I am genuinely interested in Materialize's capability to incrementally maintain ...

frankmcsherry · on Dec 3, 2020

All queries are incrementally maintained with the property that we do work proportional to the number of records in difference at each intermediate stage of the query plan. That includes those with lateral joins; they are not an exception.

I'm not clear on your "all sorts of limitations"; you'll have to fill me in on them?

gfody · on Dec 3, 2020

> I'm not clear on your "all sorts of limitations"; you'll have to fill me in on them?

this feels like bait but honestly I'm under the impression that incrementally updating materialized views (where optimal = the proportion of changed records) just isn't always possible. for example, max and min aggregates aren't supported in SQL Server because updating the current max or min record requires a query to find the new max or min record - that's not considered an incremental update and so it's not supported and trying to materialize the view fails. there are a number of cases like this and a big part of problem solving with SQL Server is figuring out how to structure a view within these constraints. if you can then you can rest assured that updates will be incremental and performant - this is important because performance is the feature, if the update is slow then my app is broken. if Materialize has a list of constraints shorter than SQL Server's then you're sitting on technology worth billions - it's hard for me to believe that your list of constraints is "there are none" especially when there are explicit-but-vague performance warnings in the docs.

rkhaitan · on Dec 3, 2020

(Disclaimer: I'm one of the engineers at Materialize)

> for example, max and min aggregates aren't supported in SQL Server because updating the current max or min record requires a query to find the new max or min record

This isn't a requirement in Materialize, because Materialize will store values in a reduction tree (which is basically like a min / max heap) so that when we add or remove a record, we can compute a new min / max in O(log (total_number_of_records)) time in the worst case (when a record is the new min / max). Realistically, that log term is bounded to 16 (it's a 16-ary heap and we don't support more than 2^64 records). Computing the min / max this way is substantially better than having to recompute with a linear scan. This [1] provides a lot more details on how we compute reductions in Materialize.

> there are obviously limits to what can be efficiently maintained

I think we fundamentally disagree here. In our view, we should be able to maintain every view either in linear time wrt the number of updates or sublinear time with respect to the overall dataset, and every case that doesn't do so is a bug. The underlying computational frameworks [2] we're using are designed for that, so this isn't just like a random fantasy.

> if Materialize has a list of constraints shorter than SQL Server's then you're sitting on technology worth billions

Thank you! I certainly hope so!

[1]: https://materialize.com/robust-reductions-in-materialize/ [2]: https://github.com/timelydataflow/differential-dataflow/blob...

gfody · on Dec 3, 2020

> In our view, we should be able to maintain every view either in linear time wrt the number of updates or sublinear time with respect to the overall dataset, and every case that doesn't do so is a bug.

This is awesome and I believe that should be technically possible for any query given the right data structure.

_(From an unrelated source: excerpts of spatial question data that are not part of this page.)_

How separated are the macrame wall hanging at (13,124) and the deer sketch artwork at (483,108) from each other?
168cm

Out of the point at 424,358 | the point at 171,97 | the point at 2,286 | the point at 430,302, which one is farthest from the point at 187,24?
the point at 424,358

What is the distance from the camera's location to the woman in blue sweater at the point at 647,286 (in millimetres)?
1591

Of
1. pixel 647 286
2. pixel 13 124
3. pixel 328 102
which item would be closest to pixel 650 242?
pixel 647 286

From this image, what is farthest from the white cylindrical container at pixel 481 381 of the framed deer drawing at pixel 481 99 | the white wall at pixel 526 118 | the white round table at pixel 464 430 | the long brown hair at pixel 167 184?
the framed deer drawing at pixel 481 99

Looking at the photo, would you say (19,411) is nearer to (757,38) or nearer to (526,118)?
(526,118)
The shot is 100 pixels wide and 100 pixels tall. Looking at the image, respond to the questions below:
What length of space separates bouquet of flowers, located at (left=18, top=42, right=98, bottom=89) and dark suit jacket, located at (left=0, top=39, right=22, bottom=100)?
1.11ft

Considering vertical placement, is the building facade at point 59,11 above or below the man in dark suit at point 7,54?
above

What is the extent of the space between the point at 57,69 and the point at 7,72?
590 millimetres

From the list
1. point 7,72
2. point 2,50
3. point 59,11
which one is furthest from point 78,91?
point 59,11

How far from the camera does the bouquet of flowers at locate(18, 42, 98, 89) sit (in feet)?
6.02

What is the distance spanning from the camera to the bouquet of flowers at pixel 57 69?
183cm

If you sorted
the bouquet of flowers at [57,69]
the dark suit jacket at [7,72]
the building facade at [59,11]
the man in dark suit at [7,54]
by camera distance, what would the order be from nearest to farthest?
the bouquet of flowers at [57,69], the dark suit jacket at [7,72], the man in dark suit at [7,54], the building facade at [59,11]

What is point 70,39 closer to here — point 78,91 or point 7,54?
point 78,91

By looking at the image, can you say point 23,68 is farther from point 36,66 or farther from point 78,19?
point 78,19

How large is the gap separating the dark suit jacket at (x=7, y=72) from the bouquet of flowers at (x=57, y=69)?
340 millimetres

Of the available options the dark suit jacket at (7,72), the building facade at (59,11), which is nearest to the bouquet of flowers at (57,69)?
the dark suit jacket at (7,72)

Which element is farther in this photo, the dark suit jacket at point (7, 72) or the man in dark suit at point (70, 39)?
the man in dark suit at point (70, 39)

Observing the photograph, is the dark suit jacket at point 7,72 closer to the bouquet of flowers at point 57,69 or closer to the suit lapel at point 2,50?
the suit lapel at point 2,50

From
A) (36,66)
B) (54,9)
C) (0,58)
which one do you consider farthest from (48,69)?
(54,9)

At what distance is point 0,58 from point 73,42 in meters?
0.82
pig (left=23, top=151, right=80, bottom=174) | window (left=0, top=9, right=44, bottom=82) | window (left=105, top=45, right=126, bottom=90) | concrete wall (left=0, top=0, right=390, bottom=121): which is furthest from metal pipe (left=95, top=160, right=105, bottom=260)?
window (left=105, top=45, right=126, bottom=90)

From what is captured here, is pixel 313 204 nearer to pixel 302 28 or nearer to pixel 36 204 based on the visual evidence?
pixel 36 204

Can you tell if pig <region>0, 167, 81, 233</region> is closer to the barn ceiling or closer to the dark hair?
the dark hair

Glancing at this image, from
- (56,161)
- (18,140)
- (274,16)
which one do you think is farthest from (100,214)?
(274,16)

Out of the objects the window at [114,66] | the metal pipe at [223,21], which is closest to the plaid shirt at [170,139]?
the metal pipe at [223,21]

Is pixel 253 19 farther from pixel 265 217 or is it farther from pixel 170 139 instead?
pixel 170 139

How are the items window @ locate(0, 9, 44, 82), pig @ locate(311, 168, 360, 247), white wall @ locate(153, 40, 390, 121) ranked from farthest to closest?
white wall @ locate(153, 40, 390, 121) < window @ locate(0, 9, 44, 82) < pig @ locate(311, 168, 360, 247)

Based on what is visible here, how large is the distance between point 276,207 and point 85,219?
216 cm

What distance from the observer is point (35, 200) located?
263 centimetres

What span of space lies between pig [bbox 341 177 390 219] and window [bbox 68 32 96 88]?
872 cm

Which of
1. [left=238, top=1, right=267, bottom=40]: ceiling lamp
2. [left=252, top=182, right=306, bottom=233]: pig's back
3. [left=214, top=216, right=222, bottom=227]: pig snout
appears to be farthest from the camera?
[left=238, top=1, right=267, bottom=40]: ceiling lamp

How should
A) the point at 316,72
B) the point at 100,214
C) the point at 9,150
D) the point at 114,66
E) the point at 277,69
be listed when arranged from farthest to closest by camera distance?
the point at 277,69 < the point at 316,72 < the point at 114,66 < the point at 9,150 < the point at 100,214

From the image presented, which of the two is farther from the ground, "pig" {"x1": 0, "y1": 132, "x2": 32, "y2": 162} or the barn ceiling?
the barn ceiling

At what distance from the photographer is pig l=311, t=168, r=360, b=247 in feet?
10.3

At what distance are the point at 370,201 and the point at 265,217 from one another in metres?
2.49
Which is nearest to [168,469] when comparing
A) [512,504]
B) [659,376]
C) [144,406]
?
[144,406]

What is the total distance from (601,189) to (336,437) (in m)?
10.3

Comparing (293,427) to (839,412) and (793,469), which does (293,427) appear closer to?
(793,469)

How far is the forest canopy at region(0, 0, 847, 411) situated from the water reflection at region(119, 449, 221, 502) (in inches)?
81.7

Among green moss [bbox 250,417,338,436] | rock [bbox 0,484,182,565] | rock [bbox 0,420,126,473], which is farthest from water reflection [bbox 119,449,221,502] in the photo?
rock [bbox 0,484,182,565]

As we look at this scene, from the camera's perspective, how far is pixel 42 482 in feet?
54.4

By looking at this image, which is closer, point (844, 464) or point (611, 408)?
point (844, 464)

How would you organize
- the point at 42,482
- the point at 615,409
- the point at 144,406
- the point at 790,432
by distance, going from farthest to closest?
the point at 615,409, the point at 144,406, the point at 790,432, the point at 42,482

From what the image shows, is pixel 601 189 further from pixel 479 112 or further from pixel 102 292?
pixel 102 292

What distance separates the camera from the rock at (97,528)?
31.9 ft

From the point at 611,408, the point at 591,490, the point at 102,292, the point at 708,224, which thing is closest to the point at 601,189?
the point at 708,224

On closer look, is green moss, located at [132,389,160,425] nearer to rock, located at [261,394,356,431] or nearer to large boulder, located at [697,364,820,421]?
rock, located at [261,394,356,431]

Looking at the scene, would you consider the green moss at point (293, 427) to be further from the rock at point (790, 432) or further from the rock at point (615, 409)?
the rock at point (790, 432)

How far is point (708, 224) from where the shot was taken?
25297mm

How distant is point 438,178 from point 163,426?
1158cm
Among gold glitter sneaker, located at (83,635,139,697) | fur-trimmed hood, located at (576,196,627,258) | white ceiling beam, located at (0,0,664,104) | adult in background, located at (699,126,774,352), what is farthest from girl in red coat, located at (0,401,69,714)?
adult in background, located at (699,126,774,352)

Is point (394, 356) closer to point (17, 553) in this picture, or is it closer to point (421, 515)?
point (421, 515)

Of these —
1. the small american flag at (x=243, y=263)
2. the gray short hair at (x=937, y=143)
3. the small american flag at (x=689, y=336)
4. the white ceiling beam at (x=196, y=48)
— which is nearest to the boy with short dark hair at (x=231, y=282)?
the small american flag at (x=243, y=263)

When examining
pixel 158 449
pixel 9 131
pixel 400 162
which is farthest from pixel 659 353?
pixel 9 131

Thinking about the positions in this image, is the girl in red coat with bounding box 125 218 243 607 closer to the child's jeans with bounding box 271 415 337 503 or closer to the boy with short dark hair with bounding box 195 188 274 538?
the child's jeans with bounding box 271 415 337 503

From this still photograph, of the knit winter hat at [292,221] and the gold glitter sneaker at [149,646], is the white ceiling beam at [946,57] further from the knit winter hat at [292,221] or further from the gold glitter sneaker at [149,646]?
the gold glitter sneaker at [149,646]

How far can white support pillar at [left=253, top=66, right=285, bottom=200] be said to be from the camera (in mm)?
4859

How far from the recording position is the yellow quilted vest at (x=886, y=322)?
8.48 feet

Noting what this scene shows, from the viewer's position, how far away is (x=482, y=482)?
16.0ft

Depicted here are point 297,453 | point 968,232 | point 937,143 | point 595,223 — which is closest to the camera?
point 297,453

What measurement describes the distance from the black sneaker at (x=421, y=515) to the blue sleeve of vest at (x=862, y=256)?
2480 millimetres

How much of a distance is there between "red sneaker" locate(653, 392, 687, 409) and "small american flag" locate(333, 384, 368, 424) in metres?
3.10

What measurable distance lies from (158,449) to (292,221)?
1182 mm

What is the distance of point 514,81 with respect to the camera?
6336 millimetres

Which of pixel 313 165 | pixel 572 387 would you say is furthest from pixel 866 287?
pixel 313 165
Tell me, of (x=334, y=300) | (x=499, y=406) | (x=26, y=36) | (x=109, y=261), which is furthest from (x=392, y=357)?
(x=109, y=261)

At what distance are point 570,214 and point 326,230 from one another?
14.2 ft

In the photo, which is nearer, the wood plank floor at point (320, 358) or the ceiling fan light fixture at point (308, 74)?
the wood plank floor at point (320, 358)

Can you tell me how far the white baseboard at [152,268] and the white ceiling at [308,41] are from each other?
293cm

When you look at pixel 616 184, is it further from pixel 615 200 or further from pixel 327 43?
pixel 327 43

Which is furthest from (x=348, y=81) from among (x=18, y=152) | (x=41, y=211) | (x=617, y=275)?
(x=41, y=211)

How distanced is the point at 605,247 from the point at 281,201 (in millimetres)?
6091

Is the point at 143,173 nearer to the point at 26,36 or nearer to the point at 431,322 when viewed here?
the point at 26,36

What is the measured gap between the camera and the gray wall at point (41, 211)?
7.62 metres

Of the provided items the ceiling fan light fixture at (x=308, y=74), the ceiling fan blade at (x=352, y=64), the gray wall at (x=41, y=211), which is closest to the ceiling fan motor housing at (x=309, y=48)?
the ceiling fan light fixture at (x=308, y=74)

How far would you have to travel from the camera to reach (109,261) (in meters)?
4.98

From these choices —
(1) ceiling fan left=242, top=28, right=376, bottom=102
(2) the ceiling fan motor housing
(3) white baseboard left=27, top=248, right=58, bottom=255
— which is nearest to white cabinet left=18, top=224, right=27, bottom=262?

The reduction tree works for min/max but is it a general solution or are there other data structures for other purposes - n per x and top subqueries come to mind. Is it all handled already or are there some limitations and a roadmap?

rkhaitan · on Dec 4, 2020

I'm not entirely sure what you mean by n per x, but if by top you mean something like "get top k records by group" then we support that. See [1] for more details. top-k is actually also rendered with a heap-like dataflow

When we plan queries we are rendering them into dataflow graphs that consist of one or more dataflow operators transforming data and sending it to other operators. Every single operator is designed to do work proportional to the number of changes in its inputs / outputs. For us, optimizing our performance a little bit less a matter of the right data structures, and more about expressing things in a dataflow that can handle changes to inputs robustly. But the robustness is more a question of "what do are my constant factors when updating results" and not "is this being incrementally maintained or not".

We have a known limitations page in our docs here [2] but it mostly covers things like incompleteness in our SQL support or Postgres compatibility. We published our roadmap in a blog post a few months ago here [3]. Beyond that everything is public on Github [4].

[1]: https://materialize.com/docs/sql/idioms/ [2]: https://materialize.com/docs/known-limitations/ [3]: https://materialize.com/blog-roadmap/ [4]: https://github.com/MaterializeInc/materialize

frankmcsherry · on Dec 3, 2020

Min and max work using a hierarchical reduction tree, the dataflow equivalent of a priority queue. They will update, under arbitrary changes to the input relation, in time proportional to the number of those changes.

> [...] it's hard for me to believe that your list of constraints is "there are none" especially when there are explicit-but-vague performance warnings in the docs.

I think we're done here. There's plenty to read if you are sincerely interested, it's all public to both try and read, but you'll need to find someone new to ask, ideally with a less adversarial communication style.

gfody · on Dec 3, 2020

Sorry I’m definitely overly pessimistic when it comes to new database tech - you’ll find us industry hardened rdbms users hard to convince (we’ve been through a lot) thanks for chatting!